Since founders Harold Ross and Jane Grant established a tone and style that embraced a certain elitist sophistication while simultaneously poking snobbishness with a sharp pin (or at least trying not to take itself too seriously), “The New Yorker” has labored to have and eat its rich and creamy cheesecake. Outside of Remnick and beloved office manager Bruce Diones, Chimamanda Ngozi Adichie comes closest to a satisfying explanation of the Janus-faced contrasts of the high and low. Curry extends that line of inquiry with a look at the intense fact-checking tradition and idiosyncratic in-house style guide quirks that drive some staff writers to the brink of madness.

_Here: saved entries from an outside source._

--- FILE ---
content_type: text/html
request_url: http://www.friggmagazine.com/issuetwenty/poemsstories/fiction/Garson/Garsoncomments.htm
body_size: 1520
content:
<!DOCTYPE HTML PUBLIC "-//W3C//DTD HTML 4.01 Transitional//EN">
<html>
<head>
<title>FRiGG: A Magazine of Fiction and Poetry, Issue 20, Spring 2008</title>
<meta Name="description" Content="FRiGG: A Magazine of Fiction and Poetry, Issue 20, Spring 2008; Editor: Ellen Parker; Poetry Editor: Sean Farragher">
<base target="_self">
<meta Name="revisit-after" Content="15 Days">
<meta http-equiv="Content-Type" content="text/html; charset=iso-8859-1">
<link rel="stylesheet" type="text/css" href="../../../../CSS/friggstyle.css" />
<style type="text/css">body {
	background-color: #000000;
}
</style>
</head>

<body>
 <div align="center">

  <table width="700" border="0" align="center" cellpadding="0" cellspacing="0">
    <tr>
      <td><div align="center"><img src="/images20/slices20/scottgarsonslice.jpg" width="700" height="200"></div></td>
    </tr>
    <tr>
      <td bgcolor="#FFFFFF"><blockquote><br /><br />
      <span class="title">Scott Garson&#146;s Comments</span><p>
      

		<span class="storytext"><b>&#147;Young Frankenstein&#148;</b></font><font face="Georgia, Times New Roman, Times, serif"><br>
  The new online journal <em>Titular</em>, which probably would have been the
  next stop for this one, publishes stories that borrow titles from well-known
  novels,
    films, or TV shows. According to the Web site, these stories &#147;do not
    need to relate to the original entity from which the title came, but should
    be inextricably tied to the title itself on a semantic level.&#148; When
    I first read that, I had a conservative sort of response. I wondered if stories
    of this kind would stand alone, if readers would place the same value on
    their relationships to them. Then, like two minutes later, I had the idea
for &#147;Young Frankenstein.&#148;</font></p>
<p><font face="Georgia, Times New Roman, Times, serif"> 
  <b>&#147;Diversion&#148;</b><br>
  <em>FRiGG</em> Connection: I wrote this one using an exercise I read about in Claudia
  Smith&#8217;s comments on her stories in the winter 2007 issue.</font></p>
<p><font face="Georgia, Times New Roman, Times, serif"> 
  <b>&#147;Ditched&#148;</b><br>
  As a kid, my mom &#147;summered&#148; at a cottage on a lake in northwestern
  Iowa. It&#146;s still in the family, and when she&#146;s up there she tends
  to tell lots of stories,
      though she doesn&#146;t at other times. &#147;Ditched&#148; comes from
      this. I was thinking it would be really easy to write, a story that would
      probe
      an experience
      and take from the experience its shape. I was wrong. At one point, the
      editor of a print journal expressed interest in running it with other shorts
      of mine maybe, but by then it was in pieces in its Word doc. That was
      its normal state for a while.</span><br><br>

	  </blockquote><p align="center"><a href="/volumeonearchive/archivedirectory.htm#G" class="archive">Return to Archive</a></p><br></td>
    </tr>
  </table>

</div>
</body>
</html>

A quick glance at reviews of Curry’s film reveals a motif: there’s a good chance your favorite writer was omitted or barely mentioned. And even though I would have liked a little more Kael and a little less Richard Brody, I totally get it. “The New Yorker at 100” is a snapshot and a time capsule and another “issue” in the unfolding evolution of a really wonderful idea. A few weeks ago, an edited version of Jelani Cobb’s conversation with Curry and producer Judd Apatow offered readers a “making of” glimpse at the construction of the documentary. Together, they considered the brutality of killing one’s darlings by citing several tantalizing scenes left on the cutting room floor. When it comes to “The New Yorker,” some good stuff inevitably gets left out.